Hier wirst du Mensch, dann darfst du's sein

Tee-Lektüren: Kakuzo Okakura und Christoph Peters schreiben hochambitioniert über ihr Lebenselixier und dessen Verbindung zu Schönheit und Tod.

Einen Satz wie "Nur wer die Schönheit gelebt hat, kann auch schön sterben" wird man leicht einem japanischen Autor zuschreiben. Die Verbindung des gelungenen Lebens mit einem gelungenen Tod ist geradezu eine Konstante jenes japanischen Denkens der Meiji-Zeit, das im Westen höchste Aufmerksamkeit fand, weil die ohnehin bewunderte Ästhetik der weltweit populär gewordenen Artefakte aus Japan auch noch lebensanschaulich grundiert wurden. Das passte perfekt ins ideologisch ebenso hellhörige wie willfährige frühe zwanzigste Jahrhundert.

Dass eine solch dezidierte Verbindung von Schönheit und Tod in einem Buch zum Teetrinken gezogen wird, dürfte dennoch manchen Leser überraschen. Kakuzo Okakuras 1906 als Orginalausgabe in Amerika erschienenes "Buch vom Tee", das der 1862 in Yokohama geborene Kunstwissenschaftler während seiner Zeit als Leiter der Asiatischen Abteilung des Museum of Fine Arts in Boston schrieb, richtete sich an ein westliches Publikum, aber es wollte gar keine Erläuterung zur Kulturgeschichte des Teetrinkens liefern, sondern eine Hinführung zur Mentalität in Okakuras Heimat über die einzige japanische Errungenschaft, die nach Meinung des Autors im Westen uneingeschränkt geschätzt wurde: die Teezeremonie.

Das Buch ist seit seiner ersten Übersetzung ins Deutsche 1922 immer wieder aufgelegt worden, die heute gängige Übertragung stammt aus dem Jahr 1949 und von Horst Hammitzsch, einem Japanologen, der Sympathien für den Nationalsozialismus gezeigt und in den Japanern das geborene Herrenvolk Ostasiens gesehen hatte. Aber auch das existenzialistische Pathos der fünfziger Jahre fand in Okakuras Text ein japanisches Parallelphänomen und in Hammitzsch eine passende deutsche Stimme. So erklärt sich die Popularität des Buchs bis heute. Gerade ist es in der Insel-Bücherei wiederaufgelegt worden, für eine neue Publikum aufgehübscht durch Illustrationen der beiden jungen Berliner Zeichnerinnen Alexandra Klobouk und Eva Gonçalves, die sich vor allem an floralen Motiven berauschen - ganz passend angesichts Okakuras Begeisterung für den Blumenschmuck bei der Teezeremonie, weil er in kurzlebiger Blütenpracht den Inbegriff der naturgemäßen Todesverachtung erkannte: "Manche Blumen frohlocken noch im Tode - wie die japanischen Kirschblüten, wenn sie sich frei den Winden hingeben."

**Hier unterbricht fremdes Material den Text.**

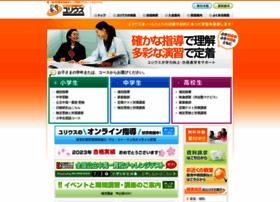 julius.ne.jp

Ein Gutteil unserer Japan-Klischees, aber auch unseres Verständnisses für die dortige Kultur stammt aus diesem Buch. Wer allerdings auf Hinweise zur richtigen Ausführung der Teezeremonie wartet oder gar praktische Hinweise zu Teeauswahl und -zubereitung erhofft, der sollte ein ähnlich schmales illustriertes Bändchen lesen, das der Schriftsteller Christoph Peters gerade publiziert hat: "Diese wunderbare Bitterkeit - Leben mit Tee". Peters ist, wie man spätestens seit seinen hochgelobten Romanen "Mitsukos Restaurant" und "Herr Yamashira bevorzugt Kartoffeln" weiß, zwar kein Japanologe, aber ein Japanophiler, wenn nicht gar Japanomane. In "Mitsukos Restaurant" gab es schon die autobiographisch motivierte Schilderung des Offenbarungserlebnisses sorgsam zubereiteten japanischen Tees. Nun ist aus dem im Jahr 1993 begonnenen Streben nach Wiederholung und Perfektionierung dieses Genusses ein ganzes Buch geworden, diesmal komplett autobiographisch.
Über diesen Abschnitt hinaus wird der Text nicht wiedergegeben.